─── TEXT UNDER STUDY
In an 1898 select committee hearing, the contractor who built the railway, Robert Amos, stated that the railway actually ended about a mile from the site of the wharves. That end location was sensible, given that the wharves or jetties and their land-side approaches—the means of bringing the railway up and onto those wharves or jetties—had yet to be constructed, and in fact never were constructed.

A short rail connection was constructed, linking the smelter site to the Illawarra Harbour and Land Company's railway. It branched from the railway to the proposed port, close to where Fowlers Road now crosses Brooks Creek. The line to the smelter then crossed Brooks Creek, curving to enter what is now Webb Park at its western end, then passing just to the south of what are now the southern boundaries of allotments adjoining the park. It then passed through what is now a curving, narrow strip of land, between Webb Park and a point nearby the intersection of Kanahooka Road and Brooks Terrace, after which it crossed Kanahooka Road and entered the plant.

==== Harbour works ====
The same contractor who built the railway, Robert Amos, also had a contract for the dredging of the channel across the lake bed and the entrance works at Windang. While financial arrangements had not been finalised, a sum of around £200,000 had appeared in the press. When Amos was interviewed on the subject, in September 1895, "He did not think the dredging would be difficult in any way. The making of the entrance, however, between the sea and the lake would not be easy work." Amos stated that he had contracted to do the dredging for a lump sum, and the other work on a schedule of rates.
──────
TASK SET
**a)** In the passage on the railway and harbour works, how far from the site of the wharves did the railway actually end?
**b)** Echo part of the passage on the railway and harbour works word for word: begin at the words "In an 1898 select" and stop after "never were constructed.".
**c)** Write what follows the last sentence of the passage on the railway and harbour works, in the same style.
The items that come next are drawn from a different source.
─── PROVIDED DATA
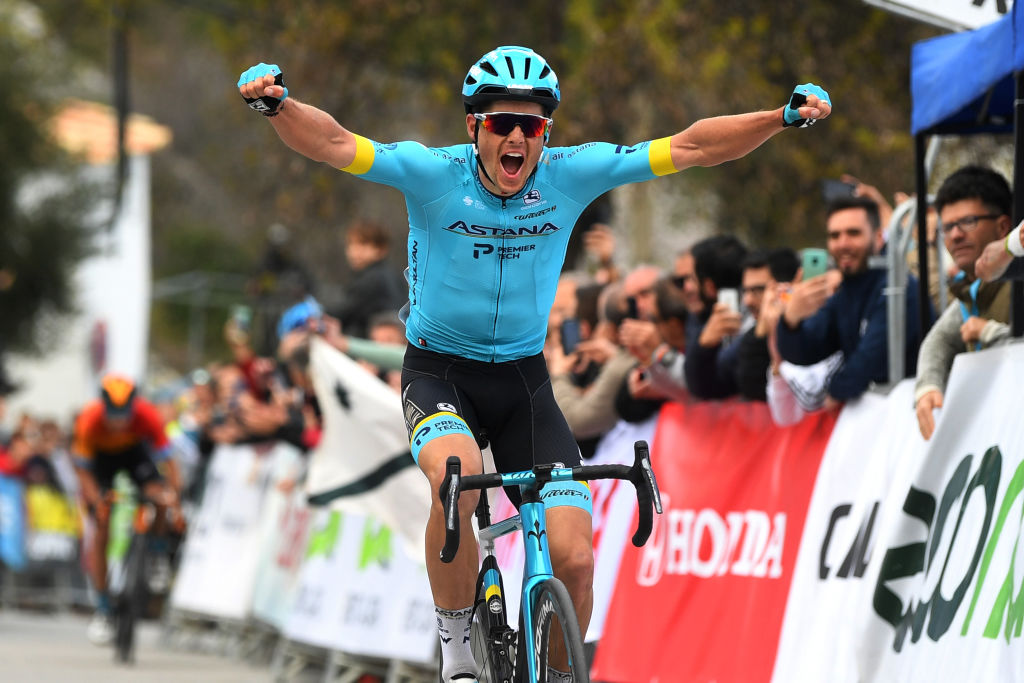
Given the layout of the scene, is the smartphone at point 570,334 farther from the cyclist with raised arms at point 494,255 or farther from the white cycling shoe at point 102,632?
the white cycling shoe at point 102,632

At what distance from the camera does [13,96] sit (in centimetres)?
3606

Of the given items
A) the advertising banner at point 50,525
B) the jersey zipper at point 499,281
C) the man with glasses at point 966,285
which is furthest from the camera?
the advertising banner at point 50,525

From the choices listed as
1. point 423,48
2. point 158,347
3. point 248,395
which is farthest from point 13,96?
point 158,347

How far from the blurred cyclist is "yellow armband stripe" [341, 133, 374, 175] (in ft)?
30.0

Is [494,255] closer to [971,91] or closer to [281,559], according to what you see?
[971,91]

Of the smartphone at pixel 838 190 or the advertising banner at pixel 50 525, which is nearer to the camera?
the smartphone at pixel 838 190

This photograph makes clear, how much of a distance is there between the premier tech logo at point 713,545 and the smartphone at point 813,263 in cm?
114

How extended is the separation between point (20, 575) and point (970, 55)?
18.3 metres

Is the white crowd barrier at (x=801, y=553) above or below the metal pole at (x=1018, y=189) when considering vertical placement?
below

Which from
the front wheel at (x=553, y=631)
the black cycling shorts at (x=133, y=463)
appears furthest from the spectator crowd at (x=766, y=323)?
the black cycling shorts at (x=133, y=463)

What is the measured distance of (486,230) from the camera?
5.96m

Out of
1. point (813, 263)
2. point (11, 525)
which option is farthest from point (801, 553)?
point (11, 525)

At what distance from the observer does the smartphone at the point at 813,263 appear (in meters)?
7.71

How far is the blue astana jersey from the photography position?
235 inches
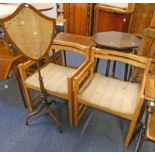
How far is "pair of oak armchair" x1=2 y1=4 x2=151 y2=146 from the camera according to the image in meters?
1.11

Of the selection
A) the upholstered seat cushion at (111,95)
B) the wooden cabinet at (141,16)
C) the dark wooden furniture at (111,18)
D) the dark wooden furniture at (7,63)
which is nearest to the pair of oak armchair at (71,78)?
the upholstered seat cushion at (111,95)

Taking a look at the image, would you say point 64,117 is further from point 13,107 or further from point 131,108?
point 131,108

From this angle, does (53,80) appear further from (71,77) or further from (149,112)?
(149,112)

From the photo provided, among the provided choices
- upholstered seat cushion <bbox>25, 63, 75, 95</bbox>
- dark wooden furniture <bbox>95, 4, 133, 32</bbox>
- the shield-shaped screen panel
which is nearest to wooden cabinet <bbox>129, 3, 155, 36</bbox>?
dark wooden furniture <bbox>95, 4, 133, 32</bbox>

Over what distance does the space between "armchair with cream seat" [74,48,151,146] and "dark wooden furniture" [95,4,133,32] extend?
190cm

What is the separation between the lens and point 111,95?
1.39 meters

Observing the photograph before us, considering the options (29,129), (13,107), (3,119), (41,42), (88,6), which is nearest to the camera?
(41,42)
──────
ANSWERS BY ITEM
**a)** About a mile from the site of the wharves.

**b)**
In an 1898 select committee hearing, the contractor who built the railway, Robert Amos, stated that the railway actually ended about a mile from the site of the wharves. That end location was sensible, given that the wharves or jetties and their land-side approaches—the means of bringing the railway up and onto those wharves or jetties—had yet to be constructed, and in fact never were constructed.

**c)**
In 1898, it was revealed in a select committee hearing that the contract for the harbour works was in status quo, pending a notice to proceed from the company. Amos also stated that those works had not proceeded, due a lack of funds from the company. He stated that, while a sand dredge had been arranged, it was at Coolangatta and needed transporting to the worksite. Nobody, it seems, was contracted by 1898 to build the wharves or jetties.

=== Expenditure and debt ===
The company secretary, Frank Jarvis, in the 1898 select committee's hearings, stated that around £3,503 15s. was showing in the company's books as having been expended on the works, up to September 1898, and only £800 of it since December 1895.

In 1898, it was revealed in a select committee hearing that the contractor who built the railway, Robert Amos (c.1832—1905), had received only £500 in payment, but held a mortgage, for around £34,000, over the Harbour and Land Corporation's railway and their land. Amos stated that the cost of the short line to the smelter—around £5,000—had been paid to him via Illawarra Harbour and Land Corporation, but that the sum had come from the smelter's owner, Smelting Company of Australia.

=== Ownership and control ===
There were 10,000 shares in Illawarra Harbour and Land Corporation, of which—or so it was stated at the 1898 select committee hearings—only 30 were owned by various Australian directors and investors; the remaining 9,970 shares were owned by the English-domiciled company, Harbour and Railway Corporation Limited. The shares had £100 face value, deemed to be paid to £50 and with one £10 call having been made, bringing the declared paid up capital of the Harbour and Land Corporation to £600,000. It was later alleged that the entire £600,000 had been applied to an inflated valuation of the land of the Lakelands Estate at the time that it was purchased by Illawarra Harbour and Land Corporation—why the shares were 'deemed to be paid', instead of paid up—in what is now called a related party transaction. If that allegation was correct, it would be consistent with the company being habitually short of funding for its harbour works.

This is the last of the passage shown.